WORK TO DO:
A – The blog page below contains a post dated May 10, 2008. List every tag attached to that post.
B – Translate this sentence from the blog page below into Spanish: "Ahimsa is a Sanskrit word for “non-injury” or “non-violence”, which is the foundation of the Hindu and Buddhist religions."

Posted by nickmarco on May 10, 2008
Posted in foolish | Tagged: Curb your Enthusiasm, larry david, USA | Leave a Comment »
Posted by nickmarco on April 28, 2008
I found this article on the website www.gandhiserve.org
I think is very interesting, so I am posting it here.
Jakarta Post – Jakarta, Indonesia
by Ary Hermawan, The Jakarta Post, Jakarta
According to artist AS Kurnia, the world needs a space between Osama Bin Laden, the icon of global terrorism, and George W. Bush, the leading advocate of the “war on terror”.
This “space”, he says, is called “non-violence”; it is where violent aggression is subdued not by vindictive retaliation, but by passive resistance.
Kurnia, who was born in Semarang, Central Java, and now resides in Ubud, Bali, chooses the enlightened Sidharta Gautama as the symbol of such a tranquil, peaceful “space”. In his piece titled Space, Kurnia places the statue of the head of the Buddha between black-and-white portraits of the bearded Osama and the wry Bush.
“Bush and Osama have become symbols of violence. We need a man like the Buddha to provide a space between the two,” he told The Jakarta Post at the opening of a visual art exhibition entitled “Ahimsa” at Bentara Budaya Jakarta on Thursday.
Nine painters, all Balinese except Kurnia, are participating in the exhibition that ends May 4.
Ahimsa is a Sanskrit word for “non-injury” or “non-violence”, which is the foundation of the Hindu and Buddhist religions. It was made popular by Indian politician, thinker and saint “Mahatma” Mohandas Gandhi, who used it as a tactic to frustrate and end the British colonial regime.

DATA SHOWN:
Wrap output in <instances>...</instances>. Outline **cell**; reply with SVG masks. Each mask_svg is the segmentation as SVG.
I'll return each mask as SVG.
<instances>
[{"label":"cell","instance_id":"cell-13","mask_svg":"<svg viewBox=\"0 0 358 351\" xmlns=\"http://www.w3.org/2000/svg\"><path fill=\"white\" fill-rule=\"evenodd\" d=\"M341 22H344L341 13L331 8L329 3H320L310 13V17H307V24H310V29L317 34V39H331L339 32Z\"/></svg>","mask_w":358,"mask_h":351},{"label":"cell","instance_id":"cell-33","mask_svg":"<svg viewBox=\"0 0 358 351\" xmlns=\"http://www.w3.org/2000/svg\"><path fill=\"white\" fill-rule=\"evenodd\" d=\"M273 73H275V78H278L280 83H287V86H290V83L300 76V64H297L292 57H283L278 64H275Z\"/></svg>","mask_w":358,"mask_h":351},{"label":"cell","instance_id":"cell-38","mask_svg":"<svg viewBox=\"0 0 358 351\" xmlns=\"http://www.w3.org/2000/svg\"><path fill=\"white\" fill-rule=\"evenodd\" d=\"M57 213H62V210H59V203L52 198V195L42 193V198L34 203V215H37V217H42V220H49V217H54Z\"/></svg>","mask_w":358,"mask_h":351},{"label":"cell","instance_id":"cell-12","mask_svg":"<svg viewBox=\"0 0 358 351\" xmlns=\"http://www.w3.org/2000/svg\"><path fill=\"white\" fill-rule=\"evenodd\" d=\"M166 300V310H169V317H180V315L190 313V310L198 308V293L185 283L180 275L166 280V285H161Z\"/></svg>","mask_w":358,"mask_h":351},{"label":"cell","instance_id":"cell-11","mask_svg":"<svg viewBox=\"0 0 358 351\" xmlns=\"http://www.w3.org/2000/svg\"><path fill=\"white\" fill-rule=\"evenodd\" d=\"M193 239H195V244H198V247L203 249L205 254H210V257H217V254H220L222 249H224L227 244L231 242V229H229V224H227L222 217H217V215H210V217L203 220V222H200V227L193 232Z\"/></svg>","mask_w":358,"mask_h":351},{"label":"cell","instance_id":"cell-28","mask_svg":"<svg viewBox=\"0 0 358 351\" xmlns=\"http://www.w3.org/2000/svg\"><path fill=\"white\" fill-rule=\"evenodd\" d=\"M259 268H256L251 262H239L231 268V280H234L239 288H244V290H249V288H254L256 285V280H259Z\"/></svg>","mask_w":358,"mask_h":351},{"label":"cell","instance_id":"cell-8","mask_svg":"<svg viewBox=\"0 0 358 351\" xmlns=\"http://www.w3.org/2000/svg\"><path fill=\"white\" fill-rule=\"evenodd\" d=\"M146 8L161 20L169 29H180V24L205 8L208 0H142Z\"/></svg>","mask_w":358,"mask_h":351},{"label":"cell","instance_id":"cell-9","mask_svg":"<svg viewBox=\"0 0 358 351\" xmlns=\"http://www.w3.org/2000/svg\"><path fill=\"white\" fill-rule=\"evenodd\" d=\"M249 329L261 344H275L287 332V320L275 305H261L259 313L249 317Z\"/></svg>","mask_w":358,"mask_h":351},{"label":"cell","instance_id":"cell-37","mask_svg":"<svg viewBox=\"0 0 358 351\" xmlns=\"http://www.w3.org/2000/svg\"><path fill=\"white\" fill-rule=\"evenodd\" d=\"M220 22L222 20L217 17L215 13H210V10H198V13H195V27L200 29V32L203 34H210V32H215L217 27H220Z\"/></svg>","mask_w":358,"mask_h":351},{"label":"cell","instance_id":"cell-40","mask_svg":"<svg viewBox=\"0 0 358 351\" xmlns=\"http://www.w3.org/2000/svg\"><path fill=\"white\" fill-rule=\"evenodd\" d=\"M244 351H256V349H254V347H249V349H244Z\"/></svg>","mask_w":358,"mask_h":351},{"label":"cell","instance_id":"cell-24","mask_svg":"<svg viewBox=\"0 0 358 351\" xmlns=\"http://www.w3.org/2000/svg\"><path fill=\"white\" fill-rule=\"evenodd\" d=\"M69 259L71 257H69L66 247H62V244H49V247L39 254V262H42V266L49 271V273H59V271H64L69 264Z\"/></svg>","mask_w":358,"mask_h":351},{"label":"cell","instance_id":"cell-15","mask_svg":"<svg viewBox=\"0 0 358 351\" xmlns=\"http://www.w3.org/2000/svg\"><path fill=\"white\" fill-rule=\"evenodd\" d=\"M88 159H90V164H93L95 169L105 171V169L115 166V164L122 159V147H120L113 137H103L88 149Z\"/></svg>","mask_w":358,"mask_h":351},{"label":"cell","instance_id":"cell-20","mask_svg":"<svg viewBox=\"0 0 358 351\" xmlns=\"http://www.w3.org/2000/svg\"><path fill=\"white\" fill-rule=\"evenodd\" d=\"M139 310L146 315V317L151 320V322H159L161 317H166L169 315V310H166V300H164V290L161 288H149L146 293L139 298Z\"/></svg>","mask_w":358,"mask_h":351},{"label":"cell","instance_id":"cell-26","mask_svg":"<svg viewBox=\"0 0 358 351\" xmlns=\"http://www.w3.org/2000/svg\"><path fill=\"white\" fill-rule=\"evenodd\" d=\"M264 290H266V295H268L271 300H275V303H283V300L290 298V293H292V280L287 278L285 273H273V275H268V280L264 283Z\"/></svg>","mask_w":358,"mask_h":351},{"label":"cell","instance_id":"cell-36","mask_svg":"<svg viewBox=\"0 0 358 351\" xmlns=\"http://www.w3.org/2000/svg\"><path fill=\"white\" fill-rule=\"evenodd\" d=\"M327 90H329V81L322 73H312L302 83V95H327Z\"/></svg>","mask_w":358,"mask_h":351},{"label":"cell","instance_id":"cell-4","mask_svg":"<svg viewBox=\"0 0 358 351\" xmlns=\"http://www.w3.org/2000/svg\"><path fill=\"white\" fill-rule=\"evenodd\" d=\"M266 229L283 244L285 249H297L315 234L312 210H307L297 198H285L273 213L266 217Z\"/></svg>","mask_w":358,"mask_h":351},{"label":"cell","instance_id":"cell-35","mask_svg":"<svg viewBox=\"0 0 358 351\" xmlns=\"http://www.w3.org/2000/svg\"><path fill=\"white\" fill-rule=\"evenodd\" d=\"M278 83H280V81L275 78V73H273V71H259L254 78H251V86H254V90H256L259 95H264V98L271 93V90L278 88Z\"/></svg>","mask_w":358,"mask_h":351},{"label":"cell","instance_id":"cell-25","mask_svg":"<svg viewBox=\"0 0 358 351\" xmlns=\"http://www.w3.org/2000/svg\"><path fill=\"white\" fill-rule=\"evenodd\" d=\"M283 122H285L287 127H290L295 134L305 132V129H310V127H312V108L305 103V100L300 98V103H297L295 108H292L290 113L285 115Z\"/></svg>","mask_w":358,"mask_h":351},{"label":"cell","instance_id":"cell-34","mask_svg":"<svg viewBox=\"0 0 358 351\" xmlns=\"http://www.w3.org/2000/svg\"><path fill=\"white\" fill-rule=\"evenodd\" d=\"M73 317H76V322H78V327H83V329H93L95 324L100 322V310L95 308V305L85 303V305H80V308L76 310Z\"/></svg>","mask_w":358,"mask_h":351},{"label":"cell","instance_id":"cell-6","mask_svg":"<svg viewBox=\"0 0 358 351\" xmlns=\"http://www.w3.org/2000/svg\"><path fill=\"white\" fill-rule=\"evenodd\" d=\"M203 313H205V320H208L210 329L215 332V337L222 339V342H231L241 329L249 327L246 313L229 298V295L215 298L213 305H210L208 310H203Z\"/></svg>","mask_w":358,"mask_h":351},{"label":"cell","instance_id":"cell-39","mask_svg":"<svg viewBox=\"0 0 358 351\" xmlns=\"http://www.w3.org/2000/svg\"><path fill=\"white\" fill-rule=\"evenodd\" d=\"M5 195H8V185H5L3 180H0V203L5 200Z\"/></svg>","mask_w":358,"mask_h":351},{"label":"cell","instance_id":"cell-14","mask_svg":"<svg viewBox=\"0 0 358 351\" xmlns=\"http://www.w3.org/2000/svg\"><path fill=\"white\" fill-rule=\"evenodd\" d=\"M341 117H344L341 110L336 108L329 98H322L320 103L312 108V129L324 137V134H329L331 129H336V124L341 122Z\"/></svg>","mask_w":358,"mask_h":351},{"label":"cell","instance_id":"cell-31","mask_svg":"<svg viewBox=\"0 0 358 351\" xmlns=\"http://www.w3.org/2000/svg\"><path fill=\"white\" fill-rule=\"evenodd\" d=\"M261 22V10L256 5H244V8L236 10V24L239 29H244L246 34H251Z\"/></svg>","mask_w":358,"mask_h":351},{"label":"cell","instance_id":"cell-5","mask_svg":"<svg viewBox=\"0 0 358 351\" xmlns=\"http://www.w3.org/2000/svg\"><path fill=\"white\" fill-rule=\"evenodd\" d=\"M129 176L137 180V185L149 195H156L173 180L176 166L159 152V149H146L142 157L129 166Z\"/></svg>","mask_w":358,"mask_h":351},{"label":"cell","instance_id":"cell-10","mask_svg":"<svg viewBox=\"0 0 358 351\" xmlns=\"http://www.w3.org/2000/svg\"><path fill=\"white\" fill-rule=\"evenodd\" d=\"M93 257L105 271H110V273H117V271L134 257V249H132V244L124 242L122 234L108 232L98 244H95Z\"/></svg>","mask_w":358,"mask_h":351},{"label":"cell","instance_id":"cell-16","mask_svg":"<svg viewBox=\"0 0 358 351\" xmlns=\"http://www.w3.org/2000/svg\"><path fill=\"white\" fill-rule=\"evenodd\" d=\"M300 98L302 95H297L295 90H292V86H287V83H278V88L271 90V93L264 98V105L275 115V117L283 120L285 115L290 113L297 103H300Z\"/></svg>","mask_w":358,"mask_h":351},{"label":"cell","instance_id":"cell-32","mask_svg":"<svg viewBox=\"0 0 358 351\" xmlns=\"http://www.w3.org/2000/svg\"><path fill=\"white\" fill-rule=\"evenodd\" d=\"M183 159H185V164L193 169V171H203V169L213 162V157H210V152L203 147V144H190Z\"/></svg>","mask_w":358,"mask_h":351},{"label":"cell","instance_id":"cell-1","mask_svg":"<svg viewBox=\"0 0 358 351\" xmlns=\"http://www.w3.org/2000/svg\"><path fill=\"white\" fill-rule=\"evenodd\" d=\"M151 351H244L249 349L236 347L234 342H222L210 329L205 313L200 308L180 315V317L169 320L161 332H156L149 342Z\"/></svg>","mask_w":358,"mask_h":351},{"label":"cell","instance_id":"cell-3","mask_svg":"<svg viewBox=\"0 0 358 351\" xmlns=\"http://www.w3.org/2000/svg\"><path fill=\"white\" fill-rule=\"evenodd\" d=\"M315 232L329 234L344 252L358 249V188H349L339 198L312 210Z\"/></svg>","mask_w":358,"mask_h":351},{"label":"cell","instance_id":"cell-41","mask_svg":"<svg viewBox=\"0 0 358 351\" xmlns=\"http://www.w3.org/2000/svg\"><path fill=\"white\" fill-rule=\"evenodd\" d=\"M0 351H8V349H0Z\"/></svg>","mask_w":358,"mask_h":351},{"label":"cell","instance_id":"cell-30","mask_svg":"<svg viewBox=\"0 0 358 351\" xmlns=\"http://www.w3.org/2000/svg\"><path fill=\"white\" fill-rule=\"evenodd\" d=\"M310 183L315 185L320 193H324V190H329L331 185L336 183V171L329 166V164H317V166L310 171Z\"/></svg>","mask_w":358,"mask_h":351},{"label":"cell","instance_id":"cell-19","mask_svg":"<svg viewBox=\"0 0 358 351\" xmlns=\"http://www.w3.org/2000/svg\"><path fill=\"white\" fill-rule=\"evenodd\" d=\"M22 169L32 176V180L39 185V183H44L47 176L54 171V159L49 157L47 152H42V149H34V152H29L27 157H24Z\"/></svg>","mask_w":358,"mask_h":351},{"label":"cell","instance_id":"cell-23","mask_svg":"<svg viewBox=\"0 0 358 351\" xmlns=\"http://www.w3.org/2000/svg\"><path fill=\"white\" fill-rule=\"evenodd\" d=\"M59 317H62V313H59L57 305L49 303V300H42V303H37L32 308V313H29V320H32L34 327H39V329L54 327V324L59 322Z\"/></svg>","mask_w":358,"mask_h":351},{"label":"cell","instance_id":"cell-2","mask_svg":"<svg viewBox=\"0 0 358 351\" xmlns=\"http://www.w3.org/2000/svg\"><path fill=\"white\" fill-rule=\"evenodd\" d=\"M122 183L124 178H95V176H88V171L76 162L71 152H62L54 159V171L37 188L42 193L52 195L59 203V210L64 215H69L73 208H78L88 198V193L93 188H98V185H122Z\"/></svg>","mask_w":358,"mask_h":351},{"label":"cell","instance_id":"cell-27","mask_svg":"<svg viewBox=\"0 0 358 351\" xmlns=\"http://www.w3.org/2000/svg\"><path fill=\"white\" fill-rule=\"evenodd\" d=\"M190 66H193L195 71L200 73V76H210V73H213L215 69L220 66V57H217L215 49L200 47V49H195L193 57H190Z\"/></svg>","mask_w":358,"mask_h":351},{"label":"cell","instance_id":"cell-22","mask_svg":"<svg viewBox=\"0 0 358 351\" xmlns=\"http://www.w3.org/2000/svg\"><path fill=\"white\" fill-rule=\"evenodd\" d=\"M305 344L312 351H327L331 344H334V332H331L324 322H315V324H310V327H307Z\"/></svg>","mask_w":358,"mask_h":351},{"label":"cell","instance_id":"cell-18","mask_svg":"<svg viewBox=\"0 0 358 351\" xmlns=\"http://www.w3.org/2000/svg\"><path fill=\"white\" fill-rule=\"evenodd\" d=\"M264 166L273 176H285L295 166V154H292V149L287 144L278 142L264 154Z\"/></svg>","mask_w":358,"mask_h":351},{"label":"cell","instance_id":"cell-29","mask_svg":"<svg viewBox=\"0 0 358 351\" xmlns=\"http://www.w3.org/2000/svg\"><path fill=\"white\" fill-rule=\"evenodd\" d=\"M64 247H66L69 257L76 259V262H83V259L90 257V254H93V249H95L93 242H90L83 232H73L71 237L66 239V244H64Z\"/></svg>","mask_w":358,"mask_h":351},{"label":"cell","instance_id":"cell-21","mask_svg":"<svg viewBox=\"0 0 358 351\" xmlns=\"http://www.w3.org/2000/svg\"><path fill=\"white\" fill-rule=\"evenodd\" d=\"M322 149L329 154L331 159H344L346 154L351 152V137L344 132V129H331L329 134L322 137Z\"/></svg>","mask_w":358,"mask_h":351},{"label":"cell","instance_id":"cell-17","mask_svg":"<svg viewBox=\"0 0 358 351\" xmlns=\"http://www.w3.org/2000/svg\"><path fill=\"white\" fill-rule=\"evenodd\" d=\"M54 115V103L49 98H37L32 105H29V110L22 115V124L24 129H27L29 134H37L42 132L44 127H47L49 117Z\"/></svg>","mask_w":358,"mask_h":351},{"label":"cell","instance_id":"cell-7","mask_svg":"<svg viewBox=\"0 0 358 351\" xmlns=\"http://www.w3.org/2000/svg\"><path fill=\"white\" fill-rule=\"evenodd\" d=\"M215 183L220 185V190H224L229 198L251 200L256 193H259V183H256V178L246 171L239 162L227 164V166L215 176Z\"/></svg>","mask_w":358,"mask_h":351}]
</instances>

SOLUTIONS TO THE PROBLEMS:
A – Curb your Enthusiasm, larry david, USA

B – Ahimsa es una palabra sánscrita que significa “no dañar” o “no violencia”, que es el fundamento de las religiones hindú y budista.